» What you will do:
Copy the records again, starting at the line that has "From these items" and stopping after the line that has "1.98 metres", and change "furthest" to "farthest" while leaving everything else unchanged.

┄┄┄┄┄┄┄┄┄┄┄┄┄┄┄┄┄┄┄┄

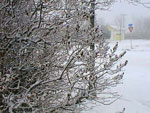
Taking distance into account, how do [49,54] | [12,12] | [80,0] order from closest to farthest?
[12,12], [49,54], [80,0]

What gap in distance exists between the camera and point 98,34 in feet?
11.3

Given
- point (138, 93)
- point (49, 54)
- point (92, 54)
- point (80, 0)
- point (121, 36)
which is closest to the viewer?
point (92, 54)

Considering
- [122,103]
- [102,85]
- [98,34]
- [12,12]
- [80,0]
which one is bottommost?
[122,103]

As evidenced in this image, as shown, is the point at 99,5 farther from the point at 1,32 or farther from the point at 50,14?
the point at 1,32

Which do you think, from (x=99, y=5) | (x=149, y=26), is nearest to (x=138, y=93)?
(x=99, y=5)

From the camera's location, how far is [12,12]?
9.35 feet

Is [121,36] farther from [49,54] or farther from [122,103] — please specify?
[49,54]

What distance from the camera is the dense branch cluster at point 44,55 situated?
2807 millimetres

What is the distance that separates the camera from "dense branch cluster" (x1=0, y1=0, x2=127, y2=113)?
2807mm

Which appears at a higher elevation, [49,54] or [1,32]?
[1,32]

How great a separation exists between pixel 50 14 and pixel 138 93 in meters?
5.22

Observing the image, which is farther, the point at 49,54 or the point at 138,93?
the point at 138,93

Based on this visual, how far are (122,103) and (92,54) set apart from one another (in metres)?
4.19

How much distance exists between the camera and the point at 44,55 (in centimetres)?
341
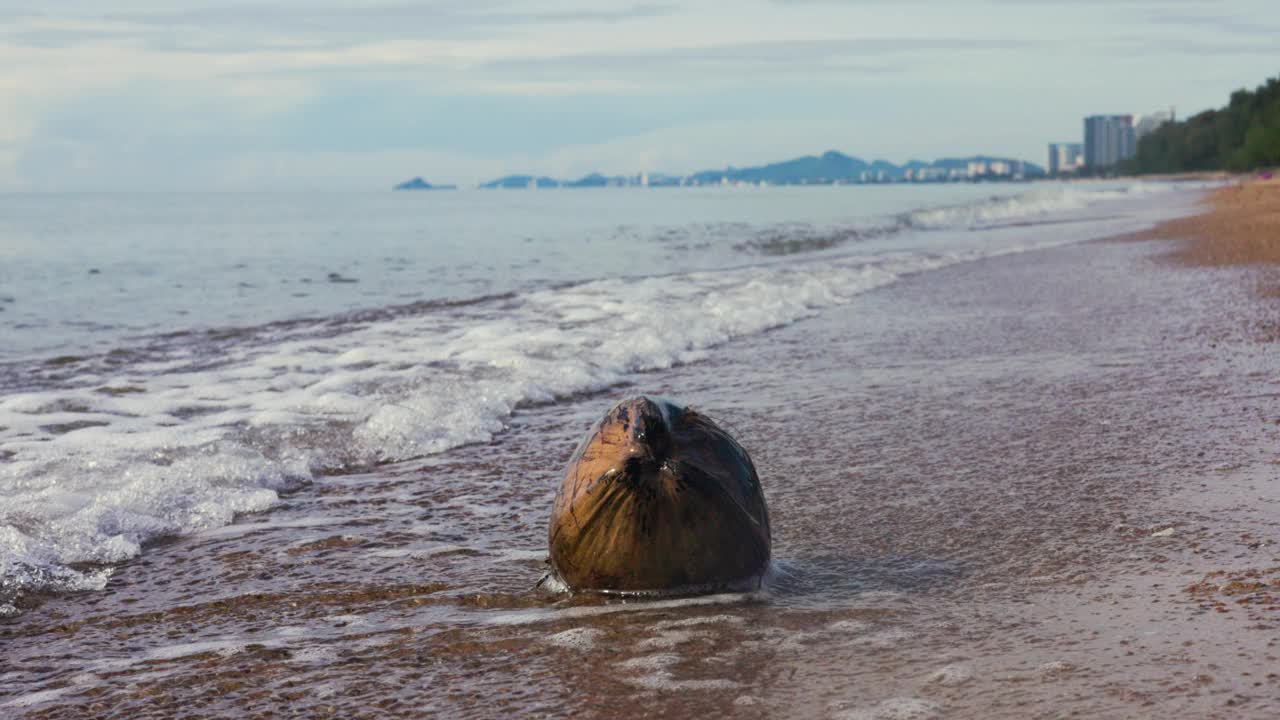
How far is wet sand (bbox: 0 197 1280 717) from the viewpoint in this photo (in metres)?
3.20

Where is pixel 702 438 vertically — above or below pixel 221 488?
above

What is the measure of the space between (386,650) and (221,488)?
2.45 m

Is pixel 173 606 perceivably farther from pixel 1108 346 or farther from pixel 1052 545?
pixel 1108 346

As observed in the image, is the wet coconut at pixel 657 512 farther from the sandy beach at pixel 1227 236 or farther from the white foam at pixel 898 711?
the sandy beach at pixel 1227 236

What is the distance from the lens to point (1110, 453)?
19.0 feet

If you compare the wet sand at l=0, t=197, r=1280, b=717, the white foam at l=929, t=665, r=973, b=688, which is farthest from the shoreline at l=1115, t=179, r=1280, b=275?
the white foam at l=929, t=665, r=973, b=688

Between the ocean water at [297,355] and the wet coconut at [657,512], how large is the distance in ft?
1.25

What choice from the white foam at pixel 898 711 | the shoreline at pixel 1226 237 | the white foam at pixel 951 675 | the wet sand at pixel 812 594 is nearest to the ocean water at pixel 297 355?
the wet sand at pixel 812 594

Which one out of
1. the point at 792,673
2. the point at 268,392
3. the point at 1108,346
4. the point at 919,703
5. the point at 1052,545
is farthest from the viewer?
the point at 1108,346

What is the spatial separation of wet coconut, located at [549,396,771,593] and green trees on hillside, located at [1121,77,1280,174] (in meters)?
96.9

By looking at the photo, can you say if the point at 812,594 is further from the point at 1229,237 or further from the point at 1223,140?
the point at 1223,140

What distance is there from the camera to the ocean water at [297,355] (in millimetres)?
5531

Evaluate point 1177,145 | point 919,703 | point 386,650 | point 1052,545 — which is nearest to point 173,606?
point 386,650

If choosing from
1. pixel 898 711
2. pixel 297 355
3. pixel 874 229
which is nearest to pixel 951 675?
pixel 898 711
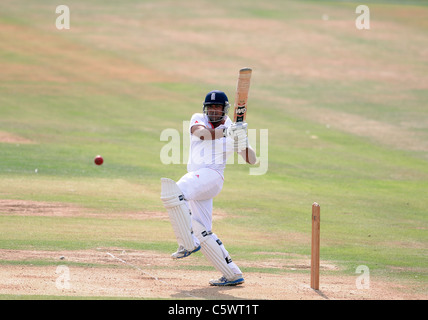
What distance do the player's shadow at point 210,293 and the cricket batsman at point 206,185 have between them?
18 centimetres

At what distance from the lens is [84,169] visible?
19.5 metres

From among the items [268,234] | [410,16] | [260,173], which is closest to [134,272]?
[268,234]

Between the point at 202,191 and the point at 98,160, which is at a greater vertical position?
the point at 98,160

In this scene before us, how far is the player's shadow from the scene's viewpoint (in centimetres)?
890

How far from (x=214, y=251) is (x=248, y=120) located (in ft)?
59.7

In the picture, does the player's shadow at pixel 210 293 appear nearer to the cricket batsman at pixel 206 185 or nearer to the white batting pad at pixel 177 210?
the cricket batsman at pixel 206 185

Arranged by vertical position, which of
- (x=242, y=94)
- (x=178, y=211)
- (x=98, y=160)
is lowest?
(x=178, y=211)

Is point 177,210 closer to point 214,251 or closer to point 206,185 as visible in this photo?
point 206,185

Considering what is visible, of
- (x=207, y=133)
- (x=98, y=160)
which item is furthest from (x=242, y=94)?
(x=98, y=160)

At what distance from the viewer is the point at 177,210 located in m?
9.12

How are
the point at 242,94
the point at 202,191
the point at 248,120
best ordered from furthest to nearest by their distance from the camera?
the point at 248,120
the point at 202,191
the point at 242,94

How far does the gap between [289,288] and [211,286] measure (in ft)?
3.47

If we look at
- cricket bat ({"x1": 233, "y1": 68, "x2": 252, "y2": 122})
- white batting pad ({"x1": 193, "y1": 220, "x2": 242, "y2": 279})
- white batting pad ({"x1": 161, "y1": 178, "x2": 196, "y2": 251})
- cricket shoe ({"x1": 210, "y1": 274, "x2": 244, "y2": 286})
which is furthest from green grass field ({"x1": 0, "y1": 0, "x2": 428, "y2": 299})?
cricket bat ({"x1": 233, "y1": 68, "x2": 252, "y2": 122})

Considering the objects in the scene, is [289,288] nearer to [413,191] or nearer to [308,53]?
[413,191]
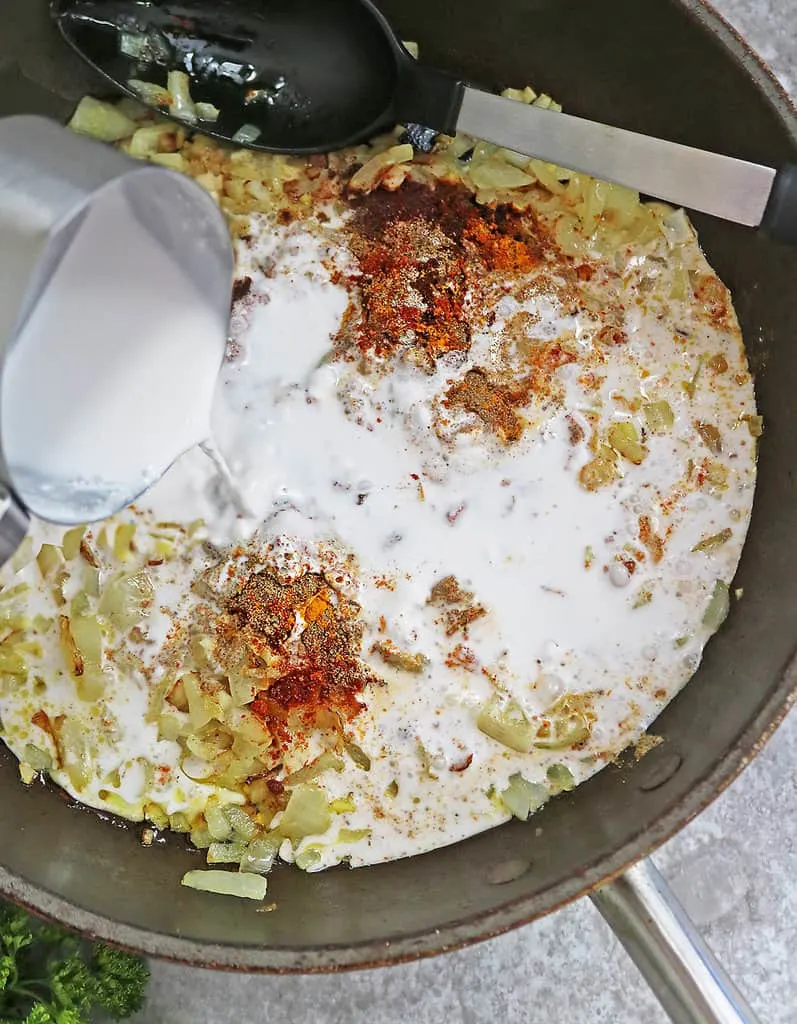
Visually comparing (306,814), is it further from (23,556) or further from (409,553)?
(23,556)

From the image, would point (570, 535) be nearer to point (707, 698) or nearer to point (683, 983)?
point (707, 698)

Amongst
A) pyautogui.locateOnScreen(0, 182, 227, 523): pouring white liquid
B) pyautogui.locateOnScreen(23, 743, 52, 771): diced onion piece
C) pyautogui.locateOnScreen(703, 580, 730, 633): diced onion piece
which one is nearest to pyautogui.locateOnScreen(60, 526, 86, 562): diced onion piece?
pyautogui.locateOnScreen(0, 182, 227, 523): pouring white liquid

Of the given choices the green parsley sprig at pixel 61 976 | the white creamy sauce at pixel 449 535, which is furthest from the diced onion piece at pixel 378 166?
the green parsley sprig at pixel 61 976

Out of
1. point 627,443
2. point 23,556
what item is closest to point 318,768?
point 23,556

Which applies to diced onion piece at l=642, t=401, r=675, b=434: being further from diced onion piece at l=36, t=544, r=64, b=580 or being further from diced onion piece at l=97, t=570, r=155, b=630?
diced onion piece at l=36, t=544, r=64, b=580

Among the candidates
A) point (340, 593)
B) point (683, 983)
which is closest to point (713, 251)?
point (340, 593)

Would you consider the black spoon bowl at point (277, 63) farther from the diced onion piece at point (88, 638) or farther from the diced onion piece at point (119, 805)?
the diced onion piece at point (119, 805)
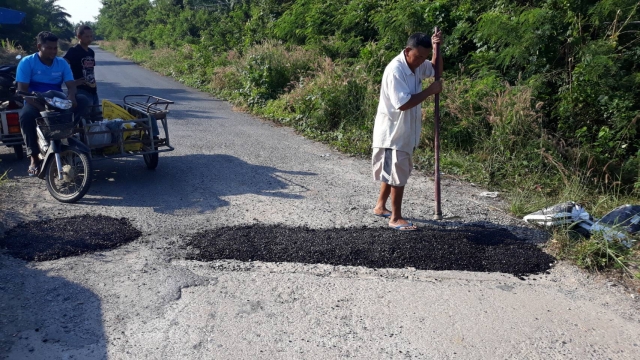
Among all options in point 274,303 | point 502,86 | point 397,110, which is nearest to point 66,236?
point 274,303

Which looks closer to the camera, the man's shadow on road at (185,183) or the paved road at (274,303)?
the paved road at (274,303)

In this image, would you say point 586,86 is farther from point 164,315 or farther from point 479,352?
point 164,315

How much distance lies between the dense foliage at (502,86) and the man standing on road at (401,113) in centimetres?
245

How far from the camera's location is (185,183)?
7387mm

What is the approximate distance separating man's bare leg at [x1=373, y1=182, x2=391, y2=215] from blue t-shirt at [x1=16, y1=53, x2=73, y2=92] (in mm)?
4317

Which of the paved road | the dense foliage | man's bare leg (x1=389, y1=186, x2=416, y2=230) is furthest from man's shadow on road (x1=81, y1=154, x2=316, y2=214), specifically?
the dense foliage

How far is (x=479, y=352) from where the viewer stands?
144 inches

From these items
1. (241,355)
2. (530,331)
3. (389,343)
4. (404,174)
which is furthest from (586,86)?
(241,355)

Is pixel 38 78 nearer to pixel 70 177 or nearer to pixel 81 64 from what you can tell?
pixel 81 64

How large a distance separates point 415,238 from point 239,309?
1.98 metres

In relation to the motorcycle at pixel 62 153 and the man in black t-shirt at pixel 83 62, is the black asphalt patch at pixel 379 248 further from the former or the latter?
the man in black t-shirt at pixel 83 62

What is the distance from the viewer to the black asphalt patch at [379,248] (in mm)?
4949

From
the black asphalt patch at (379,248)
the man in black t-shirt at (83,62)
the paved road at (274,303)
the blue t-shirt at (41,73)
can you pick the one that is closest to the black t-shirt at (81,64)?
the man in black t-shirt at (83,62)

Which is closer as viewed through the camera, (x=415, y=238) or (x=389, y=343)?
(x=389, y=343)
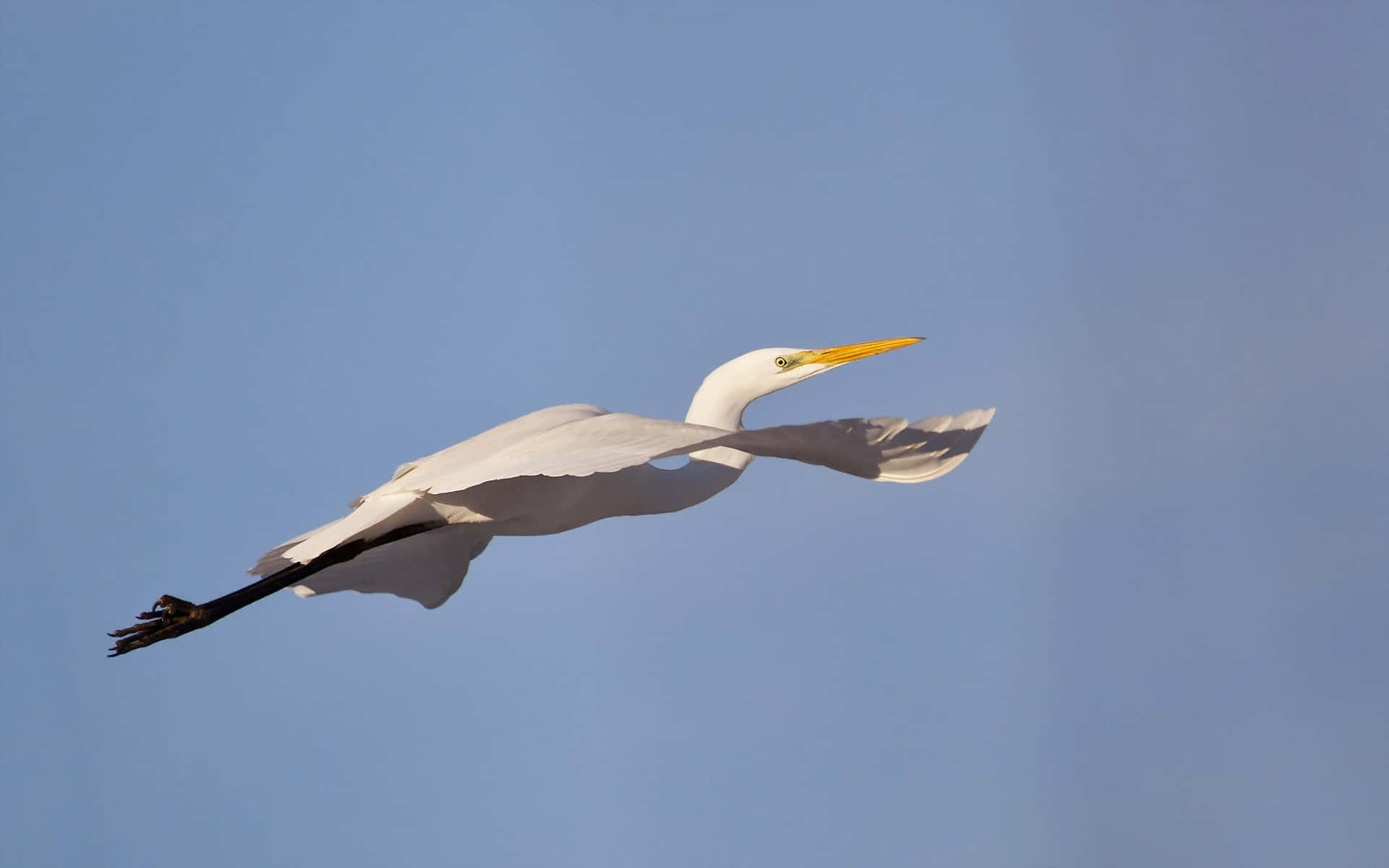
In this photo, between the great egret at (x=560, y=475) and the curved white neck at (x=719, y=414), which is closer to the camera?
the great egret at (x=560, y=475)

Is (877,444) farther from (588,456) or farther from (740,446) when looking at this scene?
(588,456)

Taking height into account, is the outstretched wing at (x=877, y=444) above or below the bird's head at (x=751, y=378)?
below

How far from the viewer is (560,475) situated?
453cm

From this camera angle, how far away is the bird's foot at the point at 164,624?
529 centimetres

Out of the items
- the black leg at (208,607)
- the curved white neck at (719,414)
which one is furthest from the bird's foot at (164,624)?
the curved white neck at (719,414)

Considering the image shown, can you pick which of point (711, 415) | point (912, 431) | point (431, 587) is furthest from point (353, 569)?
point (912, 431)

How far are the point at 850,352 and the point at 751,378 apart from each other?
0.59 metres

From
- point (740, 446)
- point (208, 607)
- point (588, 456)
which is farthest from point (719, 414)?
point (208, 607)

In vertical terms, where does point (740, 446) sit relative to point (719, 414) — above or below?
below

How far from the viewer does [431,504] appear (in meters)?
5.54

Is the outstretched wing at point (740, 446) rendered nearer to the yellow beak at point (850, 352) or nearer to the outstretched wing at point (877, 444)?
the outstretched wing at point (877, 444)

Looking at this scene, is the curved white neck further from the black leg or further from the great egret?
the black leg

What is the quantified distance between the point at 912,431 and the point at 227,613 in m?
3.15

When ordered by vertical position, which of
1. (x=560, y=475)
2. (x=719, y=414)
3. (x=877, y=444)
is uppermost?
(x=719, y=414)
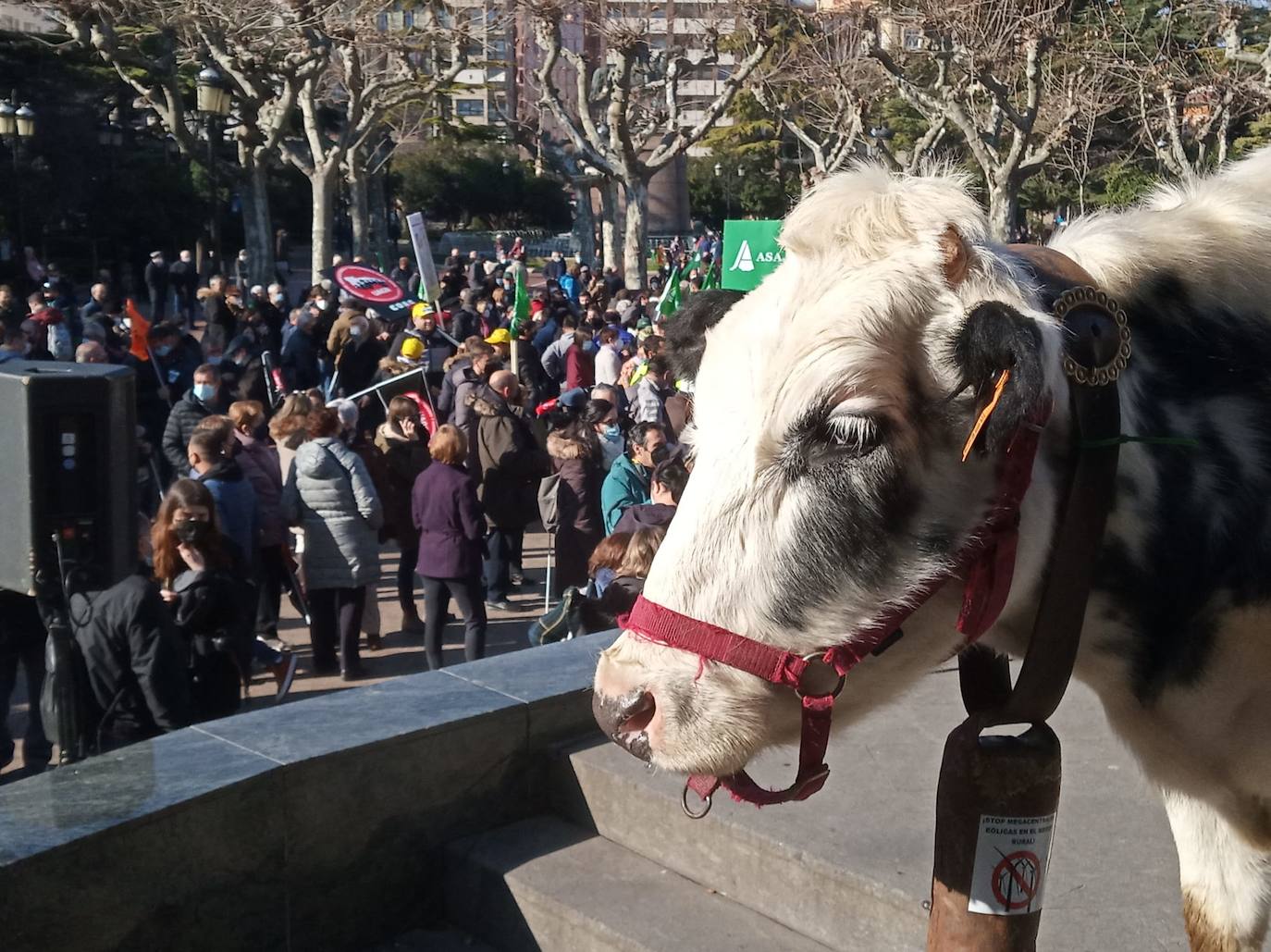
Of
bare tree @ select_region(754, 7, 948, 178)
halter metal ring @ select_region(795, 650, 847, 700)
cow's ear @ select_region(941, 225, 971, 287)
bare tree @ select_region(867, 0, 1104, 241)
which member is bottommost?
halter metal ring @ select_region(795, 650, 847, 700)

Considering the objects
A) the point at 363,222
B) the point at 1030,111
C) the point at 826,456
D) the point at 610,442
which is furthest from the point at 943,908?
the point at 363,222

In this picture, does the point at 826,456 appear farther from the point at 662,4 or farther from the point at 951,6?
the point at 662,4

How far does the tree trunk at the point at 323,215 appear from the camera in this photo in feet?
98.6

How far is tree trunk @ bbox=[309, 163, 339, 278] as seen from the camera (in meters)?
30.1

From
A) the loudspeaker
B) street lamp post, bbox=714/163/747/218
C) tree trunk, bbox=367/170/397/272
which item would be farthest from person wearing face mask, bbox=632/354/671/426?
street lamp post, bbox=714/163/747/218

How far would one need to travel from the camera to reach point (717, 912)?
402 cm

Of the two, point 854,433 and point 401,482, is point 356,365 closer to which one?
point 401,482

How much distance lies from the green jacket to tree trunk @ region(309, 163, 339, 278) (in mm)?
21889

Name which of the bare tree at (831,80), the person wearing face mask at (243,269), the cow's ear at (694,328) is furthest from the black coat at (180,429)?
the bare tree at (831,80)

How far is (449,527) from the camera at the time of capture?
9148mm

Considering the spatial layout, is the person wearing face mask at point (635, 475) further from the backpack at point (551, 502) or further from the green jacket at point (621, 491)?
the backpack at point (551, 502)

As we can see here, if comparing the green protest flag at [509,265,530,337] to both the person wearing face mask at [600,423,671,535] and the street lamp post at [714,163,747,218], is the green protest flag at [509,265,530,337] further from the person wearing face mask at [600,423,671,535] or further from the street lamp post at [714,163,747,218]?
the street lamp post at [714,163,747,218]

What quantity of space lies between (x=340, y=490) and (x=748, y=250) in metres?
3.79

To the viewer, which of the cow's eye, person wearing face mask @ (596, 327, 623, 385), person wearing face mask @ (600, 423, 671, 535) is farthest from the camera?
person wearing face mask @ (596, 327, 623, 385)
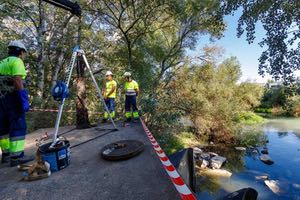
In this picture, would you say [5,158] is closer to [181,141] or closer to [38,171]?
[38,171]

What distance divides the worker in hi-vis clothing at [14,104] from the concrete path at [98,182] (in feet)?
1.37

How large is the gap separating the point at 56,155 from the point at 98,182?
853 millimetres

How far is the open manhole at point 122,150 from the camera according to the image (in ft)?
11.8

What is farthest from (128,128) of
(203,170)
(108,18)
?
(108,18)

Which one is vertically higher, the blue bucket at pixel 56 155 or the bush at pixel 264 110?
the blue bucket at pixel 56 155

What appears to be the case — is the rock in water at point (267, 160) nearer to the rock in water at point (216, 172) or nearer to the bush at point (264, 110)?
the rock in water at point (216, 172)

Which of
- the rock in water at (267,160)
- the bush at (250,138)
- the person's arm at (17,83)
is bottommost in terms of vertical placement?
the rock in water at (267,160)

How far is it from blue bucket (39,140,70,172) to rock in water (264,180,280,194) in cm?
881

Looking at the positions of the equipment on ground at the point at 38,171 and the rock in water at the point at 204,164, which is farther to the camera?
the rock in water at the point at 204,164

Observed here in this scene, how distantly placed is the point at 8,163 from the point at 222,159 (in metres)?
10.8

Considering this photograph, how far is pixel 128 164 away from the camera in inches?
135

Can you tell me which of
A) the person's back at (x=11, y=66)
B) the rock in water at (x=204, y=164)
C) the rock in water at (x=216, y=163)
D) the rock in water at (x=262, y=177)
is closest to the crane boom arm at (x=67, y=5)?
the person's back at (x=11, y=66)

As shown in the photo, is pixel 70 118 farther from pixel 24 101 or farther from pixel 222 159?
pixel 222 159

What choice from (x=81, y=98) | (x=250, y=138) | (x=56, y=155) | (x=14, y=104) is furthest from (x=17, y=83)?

┄┄┄┄┄┄┄┄┄┄┄┄┄┄┄┄┄┄┄┄

» Answer to the exercise:
From these items
1. (241,355)
2. (530,331)
3. (389,343)
4. (404,174)
which is farthest from (586,86)?
(241,355)

Is pixel 38 78 nearer to pixel 70 177 or nearer to pixel 81 64 from what you can tell?
pixel 81 64

How large a distance separates point 415,238 from point 239,309?
1.98 metres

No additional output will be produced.